Task goal:
Return, unaltered, every line from the beginning of the material below up to and including the one with "United States, site lebec_CA-29.".

Records for processing:
☆ ☆ ☆

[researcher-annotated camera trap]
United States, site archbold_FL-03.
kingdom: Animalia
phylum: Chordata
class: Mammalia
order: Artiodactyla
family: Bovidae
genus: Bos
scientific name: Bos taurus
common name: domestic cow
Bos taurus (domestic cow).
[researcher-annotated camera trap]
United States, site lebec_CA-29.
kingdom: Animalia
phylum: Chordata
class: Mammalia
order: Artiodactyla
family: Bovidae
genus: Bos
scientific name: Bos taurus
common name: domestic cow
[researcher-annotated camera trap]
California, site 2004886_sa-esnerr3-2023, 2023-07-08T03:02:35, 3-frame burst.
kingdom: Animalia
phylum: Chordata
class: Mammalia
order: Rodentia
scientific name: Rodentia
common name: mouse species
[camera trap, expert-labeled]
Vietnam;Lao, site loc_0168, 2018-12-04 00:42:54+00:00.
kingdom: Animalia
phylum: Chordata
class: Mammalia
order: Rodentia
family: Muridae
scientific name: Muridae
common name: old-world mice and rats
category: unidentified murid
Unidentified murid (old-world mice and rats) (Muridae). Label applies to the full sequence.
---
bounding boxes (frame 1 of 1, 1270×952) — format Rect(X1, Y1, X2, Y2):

☆ ☆ ☆

Output below:
[researcher-annotated camera trap]
United States, site archbold_FL-03.
kingdom: Animalia
phylum: Chordata
class: Mammalia
order: Artiodactyla
family: Bovidae
genus: Bos
scientific name: Bos taurus
common name: domestic cow
Bos taurus (domestic cow).
[researcher-annotated camera trap]
United States, site lebec_CA-29.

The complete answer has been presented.